Start of THE DATA

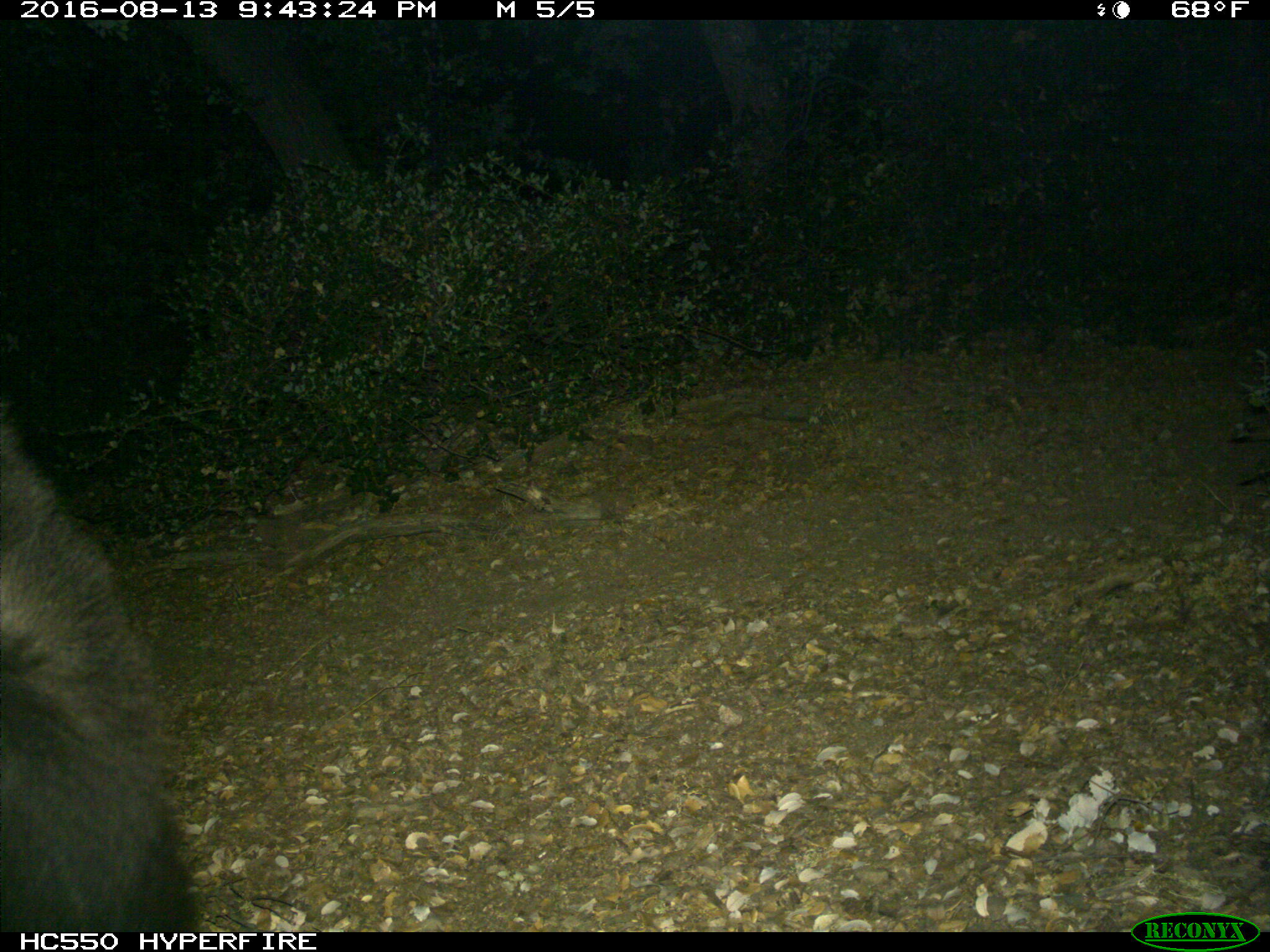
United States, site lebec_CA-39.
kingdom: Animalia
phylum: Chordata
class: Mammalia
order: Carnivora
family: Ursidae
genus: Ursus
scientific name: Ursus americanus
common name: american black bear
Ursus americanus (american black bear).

End of THE DATA
Start of THE DATA

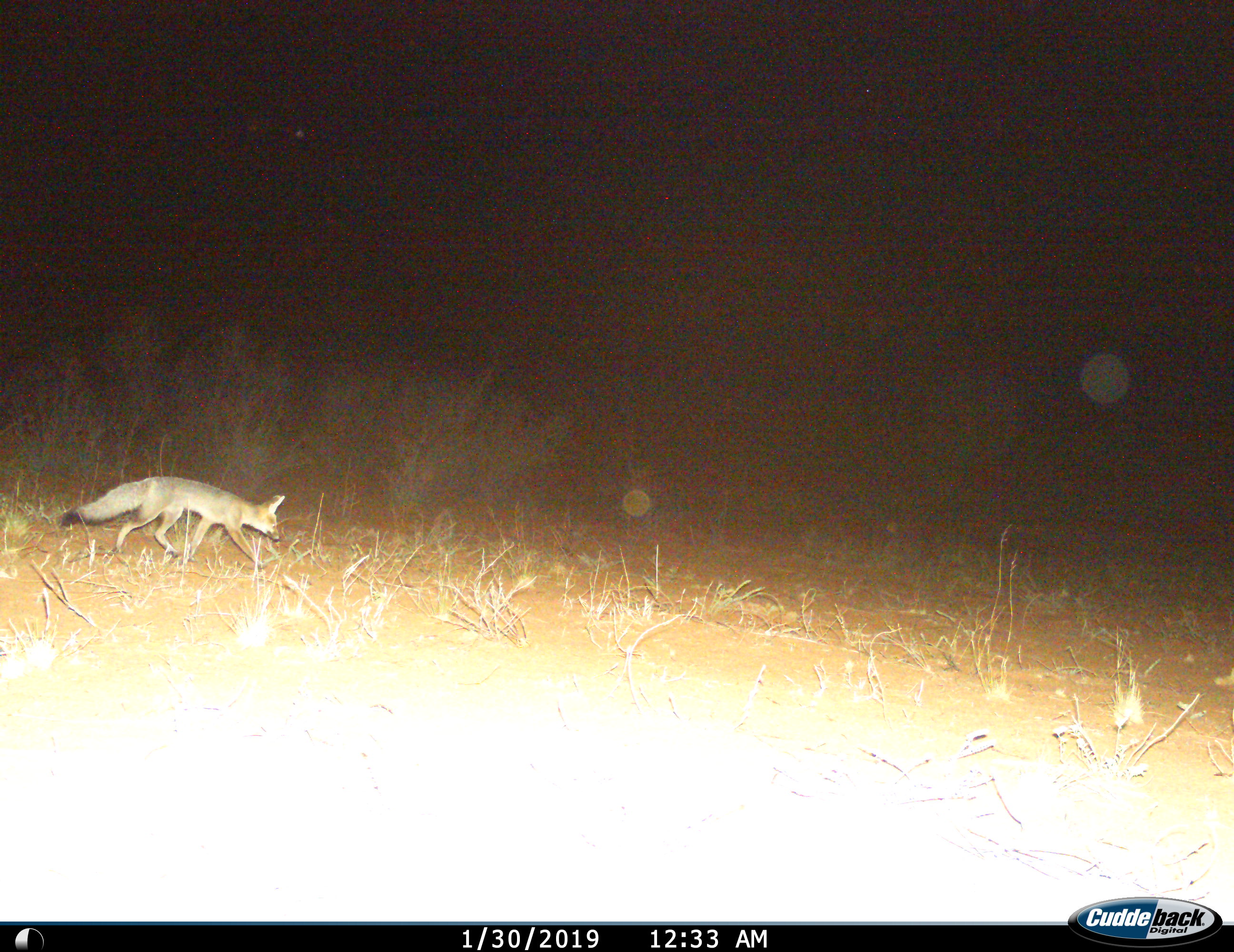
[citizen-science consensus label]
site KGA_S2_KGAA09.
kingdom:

End of THE DATA

[AIM OF THE TASK] Go through the data and gather every line that holds "site".

[EXERCISE SOLUTION]
United States, site lebec_CA-39.
site KGA_S2_KGAA09.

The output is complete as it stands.